Many customers ask us about performance on Amazon EC2, both on GPU instances and CPU instances. To give you a better idea of what to expect when running Iray on Amazon EC2 we have also run our benchmarks on various Instance Types. As you can see from the results below, the GPU instances provide significantly higher performance than any CPU only instance.

Additionally, since Amazon provides pricing information for its instances we are more easily able to look at price performance ratios when running on Amazon EC2. Here are the price performance ratios for the instance types tested above. Larger numbers are better.

So, not only do GPU instances provide better absolute performance, they are also significantly better value for money than CPU instances. As such the only real reason to utilise CPU instances is situations where the Amazon GPUs do not have sufficient memory for your scenes.

Testing Methodology

All benchmarks have been performed under Linux (usually CentOS 6.4) with the latest available NVIDIA drivers (as of writing 319.60). Some tests were performed on older drivers where administrative access to the machines was not available. Where we have full control over the environment the following setup was utilised.

Configuration Item Value
Operating System CentOS Linux 6.4
Linux Kernel Version 2.6.32
NVIDIA Driver Version 319.60
ECC Mode Off
CPU Disabled
Iray Version Iray 2013 SP1 build 194100.10868
CPU Intel Core i7 4770
Memory 8GB DRR3-1600
Chipset Intel Z87
PCIe v3.0 Full 16 Lanes
Image Resolution 1920×1044
Iteration Count 125

Iray Benchmark Scene - Model by Evermotion

In order to ensure we are testing raw Iray performance we have developed a stand-alone benchmark tool based on Iray. Our tool renders a fixed scene multiple times and averages the results to ensure consistency. To ensure the results mean something for real-world use we utilise a non-trivial test scene, ensuring the GPUs have plenty of work to do. The image above is a fully converged version of our test scene.

Helpful Hints

ECC

ECC Settings in the NVIDIA Control Panel Iray does not make use of the ECC functionality available on NVIDIA professional cards such as Tesla or Quadro. In fact enabling ECC on such cards can degrade Iray performance (in our tests by around 2-3%). Where ever possible you should disable ECC functionality on these cards. If you are using a GeForce consumer card ECC is not available so you don’t need to change anything. Under Windows you can disable ECC from the NVIDIA Control Panel (click the image on the right to see what this looks like), you can access this by right clicking on your Desktop and selecting the NVIDIA Control Panel menu item.

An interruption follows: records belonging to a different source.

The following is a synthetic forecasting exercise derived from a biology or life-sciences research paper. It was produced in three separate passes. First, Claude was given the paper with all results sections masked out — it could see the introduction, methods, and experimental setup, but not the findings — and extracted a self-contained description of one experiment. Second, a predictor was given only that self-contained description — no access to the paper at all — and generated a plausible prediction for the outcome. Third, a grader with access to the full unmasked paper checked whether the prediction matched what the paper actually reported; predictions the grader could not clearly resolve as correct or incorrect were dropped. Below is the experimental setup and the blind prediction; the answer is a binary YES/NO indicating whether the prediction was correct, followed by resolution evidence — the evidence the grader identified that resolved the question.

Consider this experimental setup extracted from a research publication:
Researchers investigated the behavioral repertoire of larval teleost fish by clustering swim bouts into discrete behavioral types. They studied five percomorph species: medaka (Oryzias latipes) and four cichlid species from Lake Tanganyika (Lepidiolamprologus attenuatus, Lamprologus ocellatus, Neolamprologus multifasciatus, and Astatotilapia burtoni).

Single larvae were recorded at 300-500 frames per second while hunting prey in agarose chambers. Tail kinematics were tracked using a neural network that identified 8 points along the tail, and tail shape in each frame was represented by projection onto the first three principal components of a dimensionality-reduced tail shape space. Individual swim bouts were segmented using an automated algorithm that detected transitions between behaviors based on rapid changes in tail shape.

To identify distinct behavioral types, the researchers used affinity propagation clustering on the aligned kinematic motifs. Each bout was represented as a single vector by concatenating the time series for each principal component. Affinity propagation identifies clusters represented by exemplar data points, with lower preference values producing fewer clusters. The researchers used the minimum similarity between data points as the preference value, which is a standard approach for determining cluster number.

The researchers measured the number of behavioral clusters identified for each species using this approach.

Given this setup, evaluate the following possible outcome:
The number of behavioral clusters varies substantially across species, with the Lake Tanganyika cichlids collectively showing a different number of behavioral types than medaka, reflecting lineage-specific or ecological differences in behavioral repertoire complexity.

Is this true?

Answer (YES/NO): NO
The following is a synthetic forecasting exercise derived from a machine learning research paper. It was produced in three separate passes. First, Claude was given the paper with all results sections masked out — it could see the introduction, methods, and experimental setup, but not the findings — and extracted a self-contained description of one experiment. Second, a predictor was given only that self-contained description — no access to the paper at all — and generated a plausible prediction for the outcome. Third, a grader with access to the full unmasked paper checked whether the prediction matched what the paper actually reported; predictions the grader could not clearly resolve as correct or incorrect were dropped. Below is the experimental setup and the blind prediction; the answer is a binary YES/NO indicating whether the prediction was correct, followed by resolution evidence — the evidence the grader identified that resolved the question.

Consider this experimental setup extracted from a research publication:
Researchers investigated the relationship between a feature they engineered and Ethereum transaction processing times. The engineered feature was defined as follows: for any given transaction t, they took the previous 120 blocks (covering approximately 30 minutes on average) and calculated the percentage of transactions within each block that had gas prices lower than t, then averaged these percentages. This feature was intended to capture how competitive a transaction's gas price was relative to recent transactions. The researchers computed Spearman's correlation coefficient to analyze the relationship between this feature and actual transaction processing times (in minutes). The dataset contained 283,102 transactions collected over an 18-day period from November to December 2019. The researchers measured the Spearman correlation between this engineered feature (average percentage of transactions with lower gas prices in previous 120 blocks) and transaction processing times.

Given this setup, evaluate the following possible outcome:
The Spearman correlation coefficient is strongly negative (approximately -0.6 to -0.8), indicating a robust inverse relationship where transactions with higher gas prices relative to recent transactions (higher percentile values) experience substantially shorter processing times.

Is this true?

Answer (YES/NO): NO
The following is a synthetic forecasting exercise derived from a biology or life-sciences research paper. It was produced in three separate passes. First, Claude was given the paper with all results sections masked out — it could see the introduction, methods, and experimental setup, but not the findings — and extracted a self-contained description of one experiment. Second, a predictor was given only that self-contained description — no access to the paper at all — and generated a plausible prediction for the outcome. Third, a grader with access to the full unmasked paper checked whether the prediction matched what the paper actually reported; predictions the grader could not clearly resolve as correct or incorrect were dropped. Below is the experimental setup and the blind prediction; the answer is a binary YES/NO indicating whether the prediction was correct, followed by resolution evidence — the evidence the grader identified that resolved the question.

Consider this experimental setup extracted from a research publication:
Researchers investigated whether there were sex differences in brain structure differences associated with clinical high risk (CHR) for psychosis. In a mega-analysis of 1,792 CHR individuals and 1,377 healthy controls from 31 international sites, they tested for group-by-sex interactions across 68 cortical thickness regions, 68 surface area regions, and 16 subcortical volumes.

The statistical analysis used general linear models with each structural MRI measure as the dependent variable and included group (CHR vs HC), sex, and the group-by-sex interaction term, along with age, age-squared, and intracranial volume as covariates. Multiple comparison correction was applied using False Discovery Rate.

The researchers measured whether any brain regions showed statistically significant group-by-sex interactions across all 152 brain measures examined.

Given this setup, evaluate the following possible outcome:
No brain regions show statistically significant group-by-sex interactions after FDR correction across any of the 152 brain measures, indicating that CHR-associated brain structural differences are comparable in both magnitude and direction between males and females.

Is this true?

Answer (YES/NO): YES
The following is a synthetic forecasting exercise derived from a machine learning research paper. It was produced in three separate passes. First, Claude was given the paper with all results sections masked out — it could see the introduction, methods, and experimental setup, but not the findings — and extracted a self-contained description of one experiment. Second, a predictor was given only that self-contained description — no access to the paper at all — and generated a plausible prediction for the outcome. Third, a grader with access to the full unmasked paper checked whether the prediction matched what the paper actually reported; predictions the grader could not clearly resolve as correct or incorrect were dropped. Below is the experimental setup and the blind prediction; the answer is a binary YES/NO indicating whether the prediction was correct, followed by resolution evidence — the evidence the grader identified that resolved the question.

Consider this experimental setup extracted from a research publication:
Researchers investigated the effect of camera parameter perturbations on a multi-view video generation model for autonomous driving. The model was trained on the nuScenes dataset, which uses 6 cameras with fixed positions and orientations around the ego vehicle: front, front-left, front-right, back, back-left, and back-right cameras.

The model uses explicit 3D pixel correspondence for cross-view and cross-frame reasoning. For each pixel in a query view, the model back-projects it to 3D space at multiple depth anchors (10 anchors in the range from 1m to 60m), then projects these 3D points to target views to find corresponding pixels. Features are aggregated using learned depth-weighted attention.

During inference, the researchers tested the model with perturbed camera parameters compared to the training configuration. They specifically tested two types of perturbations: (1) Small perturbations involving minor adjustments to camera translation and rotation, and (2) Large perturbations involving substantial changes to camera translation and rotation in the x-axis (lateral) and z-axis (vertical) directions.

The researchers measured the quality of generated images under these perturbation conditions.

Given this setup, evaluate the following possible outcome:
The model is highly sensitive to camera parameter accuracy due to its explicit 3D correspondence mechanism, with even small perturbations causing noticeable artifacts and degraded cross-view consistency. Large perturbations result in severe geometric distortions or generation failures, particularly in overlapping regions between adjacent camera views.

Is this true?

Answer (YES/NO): NO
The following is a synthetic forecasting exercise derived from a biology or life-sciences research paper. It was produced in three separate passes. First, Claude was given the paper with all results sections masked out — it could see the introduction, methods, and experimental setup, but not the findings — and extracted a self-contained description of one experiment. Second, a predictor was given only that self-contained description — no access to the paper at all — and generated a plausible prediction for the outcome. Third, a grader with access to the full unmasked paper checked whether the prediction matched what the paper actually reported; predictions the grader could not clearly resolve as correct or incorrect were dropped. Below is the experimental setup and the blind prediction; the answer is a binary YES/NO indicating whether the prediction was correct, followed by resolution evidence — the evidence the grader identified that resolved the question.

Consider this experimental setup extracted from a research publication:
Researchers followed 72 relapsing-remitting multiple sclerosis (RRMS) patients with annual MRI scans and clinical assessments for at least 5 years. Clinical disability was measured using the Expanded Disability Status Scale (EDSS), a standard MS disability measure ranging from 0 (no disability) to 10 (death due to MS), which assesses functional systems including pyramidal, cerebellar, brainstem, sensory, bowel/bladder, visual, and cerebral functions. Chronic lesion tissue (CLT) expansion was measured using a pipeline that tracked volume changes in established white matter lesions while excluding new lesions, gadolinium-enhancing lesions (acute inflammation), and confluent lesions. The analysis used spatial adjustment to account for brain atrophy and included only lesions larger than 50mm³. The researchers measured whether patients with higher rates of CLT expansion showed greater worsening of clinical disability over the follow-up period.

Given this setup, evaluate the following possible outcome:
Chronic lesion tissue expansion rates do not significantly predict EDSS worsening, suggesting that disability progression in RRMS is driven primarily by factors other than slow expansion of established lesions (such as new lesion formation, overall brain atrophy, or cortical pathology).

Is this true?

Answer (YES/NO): NO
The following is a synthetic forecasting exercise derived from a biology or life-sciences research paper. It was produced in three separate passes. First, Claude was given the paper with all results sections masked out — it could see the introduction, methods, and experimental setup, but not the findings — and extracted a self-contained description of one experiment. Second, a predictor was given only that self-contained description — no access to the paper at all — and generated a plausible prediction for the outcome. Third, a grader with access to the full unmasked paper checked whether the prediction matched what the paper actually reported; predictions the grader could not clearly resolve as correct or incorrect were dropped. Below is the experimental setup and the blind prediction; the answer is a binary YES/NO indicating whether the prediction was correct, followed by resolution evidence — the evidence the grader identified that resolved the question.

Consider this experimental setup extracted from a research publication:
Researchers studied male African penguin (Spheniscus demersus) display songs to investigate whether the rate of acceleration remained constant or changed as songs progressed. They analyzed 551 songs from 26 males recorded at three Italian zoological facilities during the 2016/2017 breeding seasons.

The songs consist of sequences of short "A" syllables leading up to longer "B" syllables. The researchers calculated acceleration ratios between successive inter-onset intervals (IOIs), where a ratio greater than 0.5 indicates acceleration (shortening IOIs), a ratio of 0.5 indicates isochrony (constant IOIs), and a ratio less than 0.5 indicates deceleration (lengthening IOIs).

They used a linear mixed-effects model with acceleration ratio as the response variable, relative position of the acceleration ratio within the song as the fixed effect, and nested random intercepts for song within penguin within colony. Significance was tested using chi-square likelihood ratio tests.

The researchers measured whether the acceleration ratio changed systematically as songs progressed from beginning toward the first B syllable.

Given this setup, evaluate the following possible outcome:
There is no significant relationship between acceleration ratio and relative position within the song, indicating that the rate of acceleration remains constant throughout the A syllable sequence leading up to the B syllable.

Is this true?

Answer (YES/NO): NO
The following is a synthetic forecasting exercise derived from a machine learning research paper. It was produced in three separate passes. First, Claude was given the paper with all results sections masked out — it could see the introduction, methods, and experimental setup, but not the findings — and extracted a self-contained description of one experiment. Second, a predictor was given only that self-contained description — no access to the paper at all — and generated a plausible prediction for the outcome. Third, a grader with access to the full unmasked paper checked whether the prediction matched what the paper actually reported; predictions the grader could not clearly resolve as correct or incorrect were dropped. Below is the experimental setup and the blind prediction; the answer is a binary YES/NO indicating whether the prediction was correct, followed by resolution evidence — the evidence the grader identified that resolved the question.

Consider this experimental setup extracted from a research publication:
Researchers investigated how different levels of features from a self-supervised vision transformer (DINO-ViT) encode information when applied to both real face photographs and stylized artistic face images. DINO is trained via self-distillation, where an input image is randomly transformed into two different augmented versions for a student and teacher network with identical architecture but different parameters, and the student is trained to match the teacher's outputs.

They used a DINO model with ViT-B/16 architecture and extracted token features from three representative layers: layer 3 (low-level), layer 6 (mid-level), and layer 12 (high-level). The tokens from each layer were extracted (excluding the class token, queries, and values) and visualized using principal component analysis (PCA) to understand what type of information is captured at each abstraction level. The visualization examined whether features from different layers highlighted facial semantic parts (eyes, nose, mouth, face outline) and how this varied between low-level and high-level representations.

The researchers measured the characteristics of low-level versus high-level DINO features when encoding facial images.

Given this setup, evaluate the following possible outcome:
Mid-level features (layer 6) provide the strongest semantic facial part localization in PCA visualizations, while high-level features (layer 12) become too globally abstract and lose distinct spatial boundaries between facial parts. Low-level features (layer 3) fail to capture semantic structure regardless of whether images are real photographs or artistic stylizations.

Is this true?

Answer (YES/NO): NO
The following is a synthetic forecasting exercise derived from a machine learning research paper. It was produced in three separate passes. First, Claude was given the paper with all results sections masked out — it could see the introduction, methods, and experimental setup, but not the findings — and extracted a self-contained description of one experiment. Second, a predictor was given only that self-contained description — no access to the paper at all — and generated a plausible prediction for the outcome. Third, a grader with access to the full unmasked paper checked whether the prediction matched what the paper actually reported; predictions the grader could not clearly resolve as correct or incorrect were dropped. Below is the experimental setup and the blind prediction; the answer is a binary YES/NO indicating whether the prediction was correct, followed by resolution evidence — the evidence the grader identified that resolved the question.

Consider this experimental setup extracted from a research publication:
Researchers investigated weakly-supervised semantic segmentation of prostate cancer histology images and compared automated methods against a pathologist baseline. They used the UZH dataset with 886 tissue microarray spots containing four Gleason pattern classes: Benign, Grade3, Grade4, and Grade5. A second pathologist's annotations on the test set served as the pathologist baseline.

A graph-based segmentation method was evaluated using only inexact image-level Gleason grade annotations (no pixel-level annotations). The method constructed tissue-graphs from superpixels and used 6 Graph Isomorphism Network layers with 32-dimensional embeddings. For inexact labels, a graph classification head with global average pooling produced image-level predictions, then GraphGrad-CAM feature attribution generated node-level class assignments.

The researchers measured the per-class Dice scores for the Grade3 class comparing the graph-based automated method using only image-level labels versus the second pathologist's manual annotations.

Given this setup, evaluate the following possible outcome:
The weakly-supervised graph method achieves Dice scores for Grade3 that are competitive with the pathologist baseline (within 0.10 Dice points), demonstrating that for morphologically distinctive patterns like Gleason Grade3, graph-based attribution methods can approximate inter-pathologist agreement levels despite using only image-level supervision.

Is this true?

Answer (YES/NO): NO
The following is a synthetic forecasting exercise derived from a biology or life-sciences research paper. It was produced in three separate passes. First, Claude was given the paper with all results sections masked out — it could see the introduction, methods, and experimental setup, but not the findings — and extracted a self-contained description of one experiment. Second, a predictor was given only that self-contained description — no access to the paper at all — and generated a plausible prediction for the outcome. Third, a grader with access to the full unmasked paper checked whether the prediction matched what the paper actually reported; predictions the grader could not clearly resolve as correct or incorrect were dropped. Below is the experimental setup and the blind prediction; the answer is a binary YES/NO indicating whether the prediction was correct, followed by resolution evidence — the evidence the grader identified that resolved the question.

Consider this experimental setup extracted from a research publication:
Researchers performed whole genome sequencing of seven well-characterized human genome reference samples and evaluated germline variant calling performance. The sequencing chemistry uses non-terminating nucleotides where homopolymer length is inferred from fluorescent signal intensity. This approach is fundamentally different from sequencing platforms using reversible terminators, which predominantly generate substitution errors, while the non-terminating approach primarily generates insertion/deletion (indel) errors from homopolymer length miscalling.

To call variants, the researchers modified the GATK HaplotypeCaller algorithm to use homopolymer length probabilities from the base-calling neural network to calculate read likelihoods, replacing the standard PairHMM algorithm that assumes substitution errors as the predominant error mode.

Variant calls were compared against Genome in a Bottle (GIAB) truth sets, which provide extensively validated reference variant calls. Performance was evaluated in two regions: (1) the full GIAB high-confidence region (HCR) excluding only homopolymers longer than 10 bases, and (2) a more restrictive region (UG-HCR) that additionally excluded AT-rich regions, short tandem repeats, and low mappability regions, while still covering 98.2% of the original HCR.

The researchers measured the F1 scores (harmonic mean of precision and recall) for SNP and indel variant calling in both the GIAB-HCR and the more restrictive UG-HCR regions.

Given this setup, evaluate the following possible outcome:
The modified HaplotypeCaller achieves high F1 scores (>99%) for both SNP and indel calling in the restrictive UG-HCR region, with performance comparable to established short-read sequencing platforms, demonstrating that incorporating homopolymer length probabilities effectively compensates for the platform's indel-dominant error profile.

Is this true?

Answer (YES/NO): NO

There you can easily enable or disable ECC on your cards. Under Linux the easiest way to change the ECC mode is with the nvidia-smi command line tool (it can also be done from the NVIDIA settings GUI but we like command lines here).

nvidia-smi -e 0

This will disable ECC on all GPUs. A reboot is required whenever you make a change however the change will be persistent so you only need to reboot when making changes. Under windows the nvidia-smi tool is also available if you want to use it however it is not usually in the path. You can find it by default in:

C:Program FilesNVIDIA CorporationNVSMI

Another common related question is whether Iray utilises Double Precision Floating Point calculations on the GPU. It does not and as such when looking at published GPU performance numbers you should ignore the specific Double Precision Floating Point performance numbers as these will not have any impact on Iray.

Windows Driver Model

Under Windows there are two so called Driver Models available for cards using the NVIDIA driver. This is only configurable on Tesla and Quadro hardware however if using such hardware it is important to optimise these settings, particularly if you plan to make heavy use of Iray. In our tests using WDDM (Windows Display Driver Model) incurs around a 5% performance penalty (more if the card is being heavily used for other things while Iray is running). Where ever possible you will want to switch the card to TCC mode (Tesla Cluster Compute). WDDM mode is the default for Quadro cards while TCC is the default to Tesla cards. You need to use WDDM for anything you will connect a display to or run OpenGL/DirectX applications on, however CUDA applications will happily find the TCC cards.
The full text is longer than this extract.